His price will be lower because he missed so much of the second half of this past season with a concussion. In fact, it might be in Abdullah’s best interest to take a one year “prove it” deal. He’s one of the league’s better box safeties, particularly as a de facto linebacker in the über-versatile three-safety dime packages (which more and more teams are playing these days). In 2014, Abdullah often covered top-tier tight ends man-to-man, with mostly good results. That plus his run defense in a lightened box present significant value in the right system.

 

4. Akiem Hicks, DL, Patriots/Saints (age 26)

 

Two years ago, Hicks, a third-round pick of the Saints in 2012, was as destructive as any defensive end or tackle in the NFL. But he had a somewhat quiet 2014 campaign and was shipped to New England in 2015, where he came in midseason and never quite found a niche. His niche can be that of a power interior edge player, either as a 3-4 defensive end or a strongside 4-3 end. Hicks doesn’t just shed blocks, he erupts off of them.

 

3. Tahir Whitehead, LB, Lions (age 25)

 

In 2014 Whitehead and DeAndre Levy formed the fastest nickel linebacker tandem in the NFL. (Yes, in terms of pure speed, it was even faster than Carolina’s punch of Luke Kuechly-Thomas Davis.) But last year, Whitehead had a poor preseason and struggled to find his footing in Detroit’s linebacker rotation. With Stephen Tulloch back from an ACL injury and Josh Bynes improving as a third-down player, Whitehead sat out a lot of nickel snaps, which is where defenders really earn money these days. And so he’ll be a bargain for whoever signs him this spring.
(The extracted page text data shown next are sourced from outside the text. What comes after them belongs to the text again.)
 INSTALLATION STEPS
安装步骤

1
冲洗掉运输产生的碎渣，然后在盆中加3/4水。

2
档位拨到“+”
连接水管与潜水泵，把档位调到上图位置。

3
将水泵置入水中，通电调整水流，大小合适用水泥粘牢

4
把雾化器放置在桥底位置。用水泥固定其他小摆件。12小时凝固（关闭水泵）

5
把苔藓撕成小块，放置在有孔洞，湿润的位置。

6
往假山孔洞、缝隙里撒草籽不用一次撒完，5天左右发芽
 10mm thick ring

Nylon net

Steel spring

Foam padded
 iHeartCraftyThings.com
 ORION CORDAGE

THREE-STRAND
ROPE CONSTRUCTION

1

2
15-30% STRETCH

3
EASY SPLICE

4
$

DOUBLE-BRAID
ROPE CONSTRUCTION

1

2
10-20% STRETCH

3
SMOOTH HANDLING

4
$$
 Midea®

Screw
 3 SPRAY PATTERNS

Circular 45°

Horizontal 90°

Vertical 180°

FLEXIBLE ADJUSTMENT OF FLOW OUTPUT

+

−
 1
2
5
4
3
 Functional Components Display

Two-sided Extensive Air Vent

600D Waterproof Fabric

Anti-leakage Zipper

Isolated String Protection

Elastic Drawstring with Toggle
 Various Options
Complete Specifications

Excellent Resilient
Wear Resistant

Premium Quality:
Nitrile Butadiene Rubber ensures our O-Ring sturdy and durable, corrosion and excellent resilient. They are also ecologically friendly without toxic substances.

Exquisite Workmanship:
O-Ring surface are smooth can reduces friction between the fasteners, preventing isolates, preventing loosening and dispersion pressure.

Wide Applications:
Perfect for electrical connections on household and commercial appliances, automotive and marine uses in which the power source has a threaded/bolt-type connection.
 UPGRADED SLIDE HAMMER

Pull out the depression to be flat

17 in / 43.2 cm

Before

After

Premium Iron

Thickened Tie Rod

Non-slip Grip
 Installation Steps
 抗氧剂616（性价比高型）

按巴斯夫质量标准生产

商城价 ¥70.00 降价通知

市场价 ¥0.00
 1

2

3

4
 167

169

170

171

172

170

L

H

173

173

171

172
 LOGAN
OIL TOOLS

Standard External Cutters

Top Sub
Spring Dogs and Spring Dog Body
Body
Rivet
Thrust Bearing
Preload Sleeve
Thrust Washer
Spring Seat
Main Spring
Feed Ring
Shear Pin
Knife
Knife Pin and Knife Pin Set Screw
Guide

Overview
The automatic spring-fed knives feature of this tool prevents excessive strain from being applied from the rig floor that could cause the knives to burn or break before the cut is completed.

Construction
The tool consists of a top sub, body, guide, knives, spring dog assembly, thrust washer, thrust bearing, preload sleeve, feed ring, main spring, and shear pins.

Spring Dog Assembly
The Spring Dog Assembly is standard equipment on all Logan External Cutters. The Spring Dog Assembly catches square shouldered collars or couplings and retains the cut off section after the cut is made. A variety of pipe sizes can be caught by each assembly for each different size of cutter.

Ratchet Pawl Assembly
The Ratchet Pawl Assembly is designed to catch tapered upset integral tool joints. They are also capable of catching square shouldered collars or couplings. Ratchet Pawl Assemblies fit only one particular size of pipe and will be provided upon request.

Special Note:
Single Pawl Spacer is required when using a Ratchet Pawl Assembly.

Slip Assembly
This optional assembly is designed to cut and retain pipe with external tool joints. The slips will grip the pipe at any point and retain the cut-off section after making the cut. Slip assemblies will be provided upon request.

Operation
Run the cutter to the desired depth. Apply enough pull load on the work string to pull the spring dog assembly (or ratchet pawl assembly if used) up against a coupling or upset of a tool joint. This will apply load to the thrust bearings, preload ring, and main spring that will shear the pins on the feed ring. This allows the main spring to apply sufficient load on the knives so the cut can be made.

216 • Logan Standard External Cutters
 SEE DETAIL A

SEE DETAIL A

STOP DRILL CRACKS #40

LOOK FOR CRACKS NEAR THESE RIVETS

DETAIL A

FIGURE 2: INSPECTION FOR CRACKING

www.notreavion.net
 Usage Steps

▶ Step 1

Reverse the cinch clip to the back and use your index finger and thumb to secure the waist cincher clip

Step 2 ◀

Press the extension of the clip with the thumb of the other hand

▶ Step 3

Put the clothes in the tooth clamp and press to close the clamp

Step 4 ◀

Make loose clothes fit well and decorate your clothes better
Assuming he plays with discipline (which he’s improved upon), Whitehead can be at least in the NFL’s second-tier of run-and-chase ball-stoppers.

 

2. Brandon Thompson, DT, Bengals (age 26)

 

It’s a testament to Bengals veteran Domata Peko that Thompson never worked his way into the starting lineup as a nose shade. Thompson was tremendous against double-teams when forced to fill in at this position for a few games in 2013. Last season, he played mostly as a three-technique, backing up Geno Atkins. Thompson doesn’t have Atkins’s combination of movement and raw strength (few do), but he plays with natural leverage and balance. Whoever signs him will get a potential three-down force.

 

1. George Iloka, S, Bengals (age 25)

 

Don’t be surprised if Iloka scores one of the 10 biggest contracts in free agency this year. Safeties are increasingly valuable in today’s NFL, and he’s one who can play centerfield or in the box. He also has experience as a corner from his days at Boise State, though he’d have to be used unexpectedly and sparingly in this capacity. At 6’4”, 225 pounds, and with arms so long he can practically tie his shoes without bending over, Iloka has the innate physical traits to be elite.